_Extract_.
Segment Open

Research

Wave gradient background

Overview

The Genetics of Complex Traits. Many traits of medical, agricultural and evolutionary interest are “complex traits”. Many such complex traits have a sizable genetic component, although in most cases their exact genetic architecture remains a mystery. We use model systems to understand the genetic basis of variation in complex traits using crosses and natural phenotypic and genotypic variation. In recent years we have been especially interested in leveraging Multiparent Populations or Synthetic Populations for this purpose. We routinely work with genome-scale datasets to obtain insights into complex traits including: DNAseq, Poolseq, RNAseq, ATACseq, and scRNAseq. We have found that low-pass sequencing of individuals or pools from synthetic populations in concert with specialized genotype imputation methods can be incredibly powerful.

The Drosophila Synthetic Population Resource (DSPR)

A Drosophila community resource for the genetic dissection of complex traits. In 2012 we created a novel resource for the genetic dissection of complex traits – the DSPR. The resource consisted of two panels of ~750 Recombinant Inbred Lines (RILs). Each RIL is fully genotyped and ultimately derived from a crossing scheme involving 17 highly inbred and characterized “founders”.

Segment Closed

_Entries shown_.
Segment Open

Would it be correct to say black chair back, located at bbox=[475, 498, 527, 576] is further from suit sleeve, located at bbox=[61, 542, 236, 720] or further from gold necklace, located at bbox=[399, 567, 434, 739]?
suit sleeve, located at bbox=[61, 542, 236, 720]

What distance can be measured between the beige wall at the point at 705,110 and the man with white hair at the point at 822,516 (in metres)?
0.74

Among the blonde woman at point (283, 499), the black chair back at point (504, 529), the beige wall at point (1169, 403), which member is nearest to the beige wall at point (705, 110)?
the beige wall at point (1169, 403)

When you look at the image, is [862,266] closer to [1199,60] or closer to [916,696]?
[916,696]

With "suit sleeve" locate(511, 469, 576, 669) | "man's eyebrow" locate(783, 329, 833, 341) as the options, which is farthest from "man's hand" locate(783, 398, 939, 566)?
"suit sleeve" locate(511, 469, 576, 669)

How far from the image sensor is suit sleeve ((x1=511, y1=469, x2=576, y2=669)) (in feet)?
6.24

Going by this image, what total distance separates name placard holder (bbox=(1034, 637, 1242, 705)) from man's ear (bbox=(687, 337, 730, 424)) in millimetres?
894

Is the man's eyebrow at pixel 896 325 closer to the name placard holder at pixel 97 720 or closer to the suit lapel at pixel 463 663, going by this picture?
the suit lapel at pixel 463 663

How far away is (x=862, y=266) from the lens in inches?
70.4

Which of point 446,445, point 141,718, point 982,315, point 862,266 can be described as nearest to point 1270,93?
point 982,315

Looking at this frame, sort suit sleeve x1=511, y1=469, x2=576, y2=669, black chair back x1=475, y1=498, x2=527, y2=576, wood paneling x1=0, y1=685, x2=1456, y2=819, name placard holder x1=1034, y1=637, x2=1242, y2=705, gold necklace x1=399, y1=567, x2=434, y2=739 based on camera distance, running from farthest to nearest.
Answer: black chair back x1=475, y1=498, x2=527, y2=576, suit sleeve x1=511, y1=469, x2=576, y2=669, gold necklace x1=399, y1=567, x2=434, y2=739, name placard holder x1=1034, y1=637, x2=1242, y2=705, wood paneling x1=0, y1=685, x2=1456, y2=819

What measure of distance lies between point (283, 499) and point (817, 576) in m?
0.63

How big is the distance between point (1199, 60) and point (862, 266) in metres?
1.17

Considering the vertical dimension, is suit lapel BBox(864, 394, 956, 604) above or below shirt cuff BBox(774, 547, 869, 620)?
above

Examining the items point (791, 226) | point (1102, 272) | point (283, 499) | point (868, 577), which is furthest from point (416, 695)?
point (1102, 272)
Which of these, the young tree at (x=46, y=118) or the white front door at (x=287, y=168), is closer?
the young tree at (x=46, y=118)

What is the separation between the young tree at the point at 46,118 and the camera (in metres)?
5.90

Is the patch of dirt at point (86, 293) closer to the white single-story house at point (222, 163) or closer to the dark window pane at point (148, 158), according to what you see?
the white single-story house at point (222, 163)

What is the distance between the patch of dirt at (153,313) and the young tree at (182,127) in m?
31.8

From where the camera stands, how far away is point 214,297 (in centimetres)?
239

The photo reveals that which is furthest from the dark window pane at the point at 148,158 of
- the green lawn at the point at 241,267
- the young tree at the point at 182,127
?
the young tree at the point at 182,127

Segment Closed

_What is expected_.
Copy out the research overview on complex traits and the DSPR from above, word for word and in full.

_Answer for this exercise_.
Research

Wave gradient background

Overview

The Genetics of Complex Traits. Many traits of medical, agricultural and evolutionary interest are “complex traits”. Many such complex traits have a sizable genetic component, although in most cases their exact genetic architecture remains a mystery. We use model systems to understand the genetic basis of variation in complex traits using crosses and natural phenotypic and genotypic variation. In recent years we have been especially interested in leveraging Multiparent Populations or Synthetic Populations for this purpose. We routinely work with genome-scale datasets to obtain insights into complex traits including: DNAseq, Poolseq, RNAseq, ATACseq, and scRNAseq. We have found that low-pass sequencing of individuals or pools from synthetic populations in concert with specialized genotype imputation methods can be incredibly powerful.

The Drosophila Synthetic Population Resource (DSPR)

A Drosophila community resource for the genetic dissection of complex traits. In 2012 we created a novel resource for the genetic dissection of complex traits – the DSPR. The resource consisted of two panels of ~750 Recombinant Inbred Lines (RILs). Each RIL is fully genotyped and ultimately derived from a crossing scheme involving 17 highly inbred and characterized “founders”.